Diana Kinch – Wall Street Journal, 8/10/2012
RIO DE JANEIRO–Brazilian share prices fell in early trading Friday, after disappointing Chinese trade figures renewed concerns over the global economy and depressed markets worldwide.
The benchmark Ibovespa index slipped to 58150 points shortly after opening, 1% below Thursday’s close of 58797 points.
China’s release of weaker-than-expected July trade data highlighted concern over recovery prospects in both the Chinese domestic and global economies, damping markets globally and hitting oil and other commodity prices. The Asia giant is Brazil’s biggest trading partner.
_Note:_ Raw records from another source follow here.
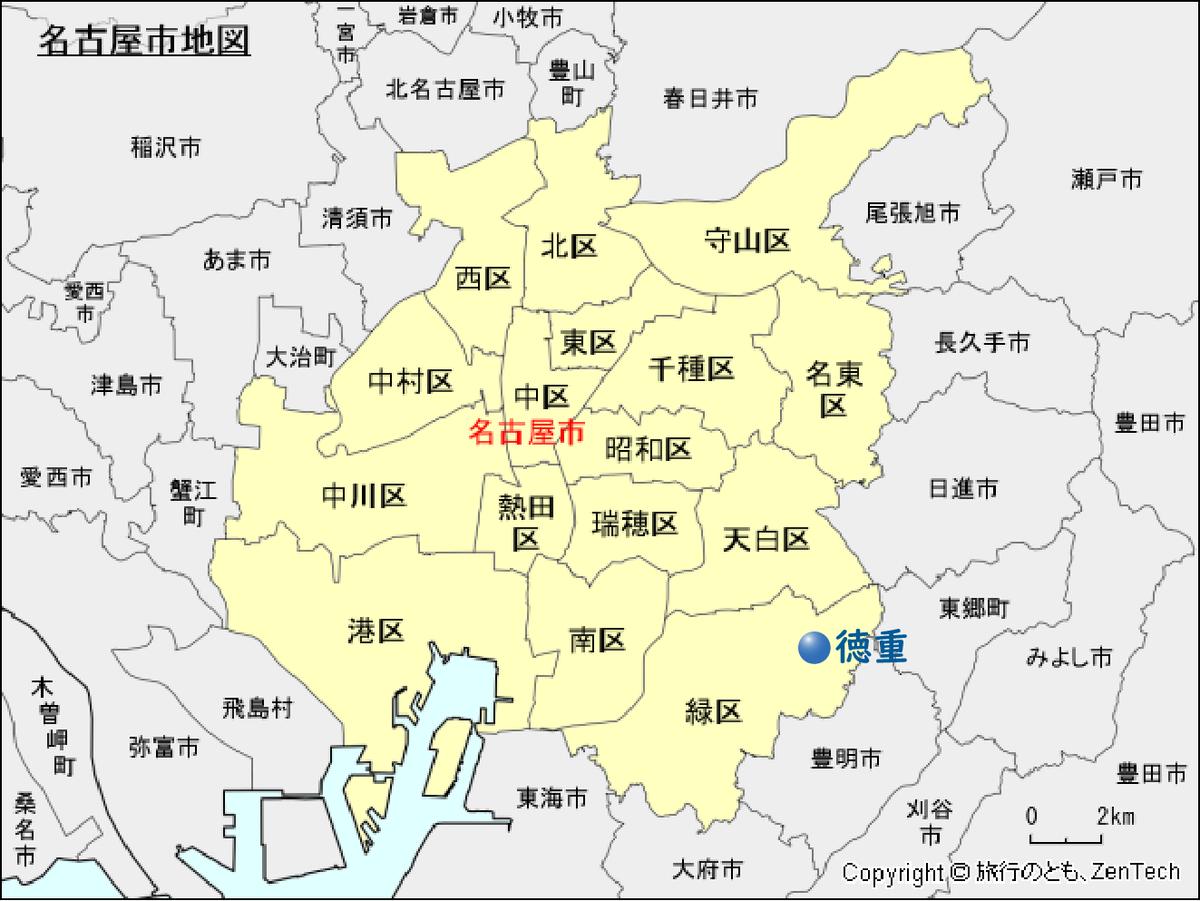 f:id:hashimoto_neko:20210423001814p:plain
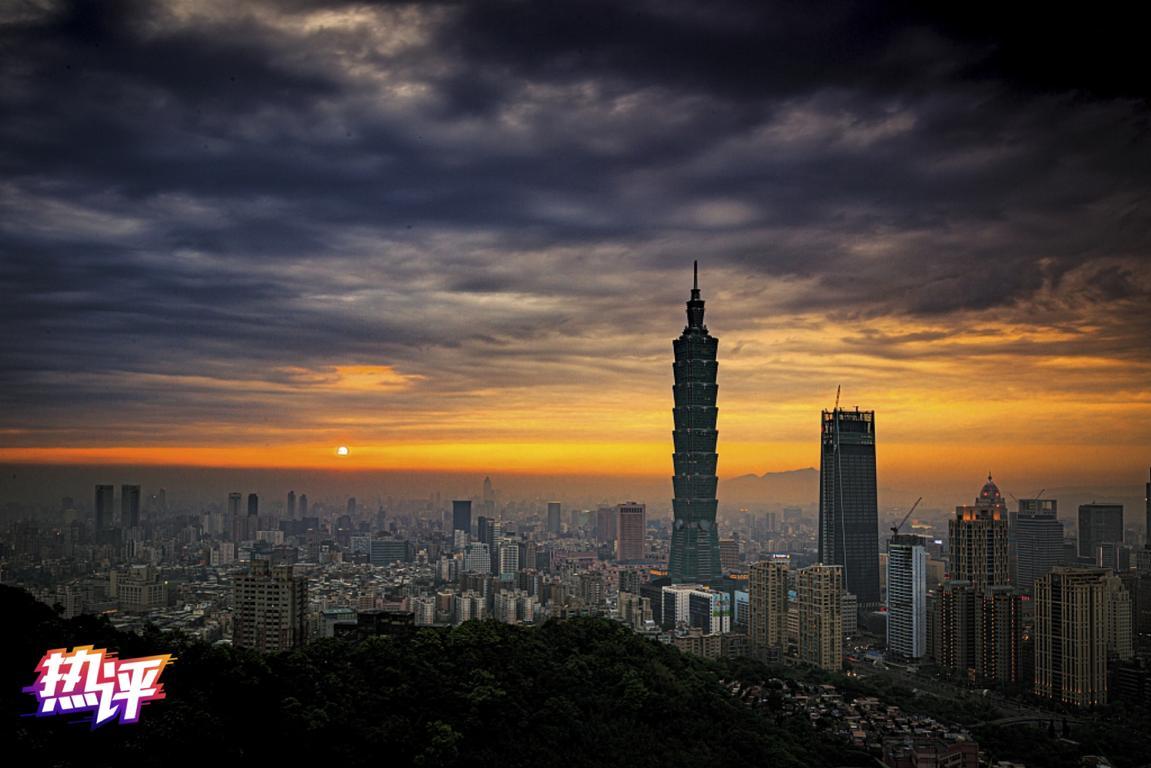 """央视:又给""""台独""""灌迷汤 民进党想置台湾于何地?图片"""
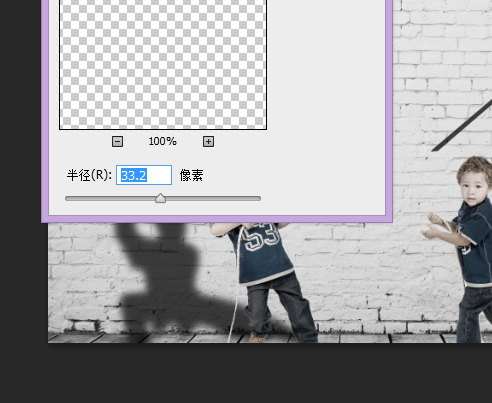 为儿童图片制作简单搞笑的影子艺术特效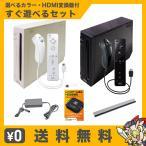 Wii 本体 HDMI セット すぐ遊べるセット PC モニターでWiiが遊べる 高画質 選べるカラー 中古 送料無料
China’s trade surplus fell to $25.2 billion in July from $31.7 billion in June, and was almost $10 billion below expectations for the month. According to Banco Santander (BSBR), the weak export performance reflects lowering demand for Chinese products worldwide, which should take further steam out of Chinese industrial production, while the weaker-than-expected import levels indicate Chinese internal demand is also weakening.
The Chinese trade figures followed data on lower Chinese bank lending rates in July, and Thursday’s weaker industrial production figures from the Asian giant. Economists said the various indicators have created negative sentiment that has dashed market expectations the Chinese economy, which dominates world trade, will recover in the third quarter.